Bilirkişi mali müşavir … tarafından hazırlanan 10.03.2023 tarihli bilirkişi raporu dosyamız arasına alınmış olup, bilirkişi raporunda özetle; Yukarıda yapılan inceleme ve değerlendirmeler sonucunda ; kök raporumuzdaki görüş ve tespitlerimizde herhangi bir değişiklik olmadığı, davacı … Sanayi ve Ticaret A.Ş.’nin (Eski unvan: … Ltd. Şti.) Kanuni defter kayıtlarında davalı …’dan 3.395,85 USD karşılığı 7.443,86 TL alacaklı olduğu, davacı … Sipariş formlarında imza altına alınan faiz oranı aylık 943 Yıllık %36 oranına göre; takip tarihi 17.07.2014 itibariyle 2.826,43 USD faiz talep edebileceği, Davacının takipte 103,85 USD faiz talep ettiği, Dava İtirazın İptali davası olduğundan takip ile sınırlı olduğu, bu hususta takdirin Sayın Mahkemeye ait olduğu” yönünde mütalaada bulunulduğu görülmüştür.

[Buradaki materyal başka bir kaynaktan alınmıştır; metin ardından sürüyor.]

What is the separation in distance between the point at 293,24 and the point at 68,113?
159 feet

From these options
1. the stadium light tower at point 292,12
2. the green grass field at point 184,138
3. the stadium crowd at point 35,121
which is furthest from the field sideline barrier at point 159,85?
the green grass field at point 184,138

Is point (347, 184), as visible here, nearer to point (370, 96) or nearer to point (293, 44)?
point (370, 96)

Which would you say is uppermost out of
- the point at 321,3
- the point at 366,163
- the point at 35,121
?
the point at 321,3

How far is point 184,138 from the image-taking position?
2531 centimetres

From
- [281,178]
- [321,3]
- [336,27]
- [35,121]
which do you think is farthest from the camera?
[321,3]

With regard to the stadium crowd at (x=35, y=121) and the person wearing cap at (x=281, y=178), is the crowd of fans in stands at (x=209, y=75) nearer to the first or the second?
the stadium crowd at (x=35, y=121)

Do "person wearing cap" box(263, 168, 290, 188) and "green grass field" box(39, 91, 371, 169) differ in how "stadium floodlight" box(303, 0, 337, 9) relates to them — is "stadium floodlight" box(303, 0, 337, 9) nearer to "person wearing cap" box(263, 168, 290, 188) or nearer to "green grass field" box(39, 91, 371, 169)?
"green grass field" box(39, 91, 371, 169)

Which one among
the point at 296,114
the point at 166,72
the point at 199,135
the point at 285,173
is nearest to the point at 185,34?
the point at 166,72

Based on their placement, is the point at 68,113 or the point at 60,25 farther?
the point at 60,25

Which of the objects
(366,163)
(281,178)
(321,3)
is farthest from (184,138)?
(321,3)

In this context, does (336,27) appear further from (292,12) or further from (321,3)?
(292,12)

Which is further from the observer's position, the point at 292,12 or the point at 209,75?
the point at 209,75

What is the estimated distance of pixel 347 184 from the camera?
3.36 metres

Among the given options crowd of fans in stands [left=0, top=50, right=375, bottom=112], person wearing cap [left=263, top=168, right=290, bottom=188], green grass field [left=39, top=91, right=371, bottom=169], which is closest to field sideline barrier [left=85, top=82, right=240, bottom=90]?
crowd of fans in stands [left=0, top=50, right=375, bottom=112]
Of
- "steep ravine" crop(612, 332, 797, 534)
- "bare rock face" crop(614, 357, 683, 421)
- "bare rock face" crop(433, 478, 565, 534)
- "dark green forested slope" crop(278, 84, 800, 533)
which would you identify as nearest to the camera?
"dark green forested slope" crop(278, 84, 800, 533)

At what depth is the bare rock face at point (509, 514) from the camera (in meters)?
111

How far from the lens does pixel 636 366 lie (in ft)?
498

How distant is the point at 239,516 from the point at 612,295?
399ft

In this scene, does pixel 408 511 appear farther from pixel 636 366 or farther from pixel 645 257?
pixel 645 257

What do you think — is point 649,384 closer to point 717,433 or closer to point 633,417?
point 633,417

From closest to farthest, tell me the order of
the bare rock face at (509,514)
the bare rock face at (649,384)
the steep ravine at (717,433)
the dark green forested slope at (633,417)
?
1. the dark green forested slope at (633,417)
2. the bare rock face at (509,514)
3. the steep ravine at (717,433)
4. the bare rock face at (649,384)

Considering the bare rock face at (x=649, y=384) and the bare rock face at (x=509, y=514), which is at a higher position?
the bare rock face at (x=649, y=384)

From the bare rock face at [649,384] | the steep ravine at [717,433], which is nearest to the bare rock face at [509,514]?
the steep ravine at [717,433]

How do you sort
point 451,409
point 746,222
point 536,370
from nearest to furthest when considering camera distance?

DELİLLERİN DEĞERLENDİRİLMESİ ve GEREKÇE;
Dava; …. İcra Müdürlüğünün 2014/… esas sayılı dosyasında yapılan cari hesaba dayalı itirazın iptali istemi ile başlatılan icra takibine vaki itirazın iptali istemine ilişkindir.
Mahkememizce …. İcra Dairesinin 2014/… Esas sayılı dosyasının celp edilerek incelenmesi ile; davacı … tarafından davalı … – … aleyhine 17/07/2014 tarihinde 3.395,85USD alacak yönünden ilamsız takip başlatıldığı, davalının yasal süresi içerisinde takibe ve borca itirazı ile takibin durduğu akabinde iş bu davanın açıldığı anlaşılmıştır.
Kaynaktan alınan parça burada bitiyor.